I find that selectivity quietly persuasive. A crawler that wanted to dismiss these files wouldn't single out the two that are hardest to fake and easiest to parse deterministically. Bing read the structured identity and left the prose alone. That's a vote, in behaviour rather than words, for publishing machine-readable data over hoping a model infers you correctly from your HTML.
The honest caveat: who didn't show up
Now the part that keeps this honest.
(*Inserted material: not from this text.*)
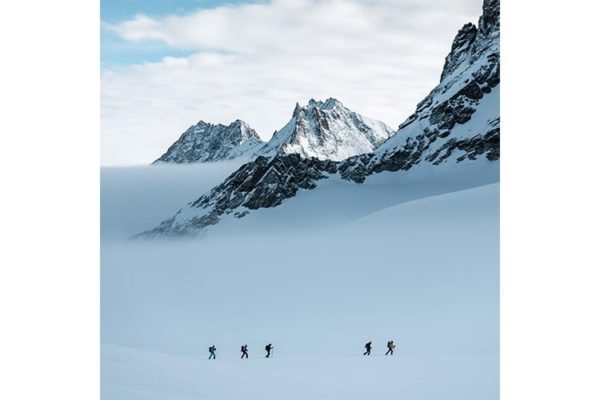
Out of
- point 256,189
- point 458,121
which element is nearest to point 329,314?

Four crawlers I'd have loved to see in the log weren't there at all: OpenAI's GPTBot, Anthropic's ClaudeBot, PerplexityBot, and Google-Extended. Not once in 11 days.
If you only read the headline of this post, you might think it disproves the sceptics. It doesn't, and I'm not going to pretend it does. The big dedicated LLM crawlers stayed away from this small, new, link-poor site, which is exactly what OtterlyAI and Longato would predict. Their data isn't wrong. What it misses is that "the LLM bots are quiet" and "nobody reads the files" are two different claims. Meta and Microsoft read them, daily, while the others were absent.
It's worth knowing those absent crawlers are anything but idle elsewhere. Cloudflare measured how hard they hit the wider web, and the ratios are startling.
"If the Internet is going to survive the age of AI, we need to give publishers the control they deserve and build a new economic model that works for everyone."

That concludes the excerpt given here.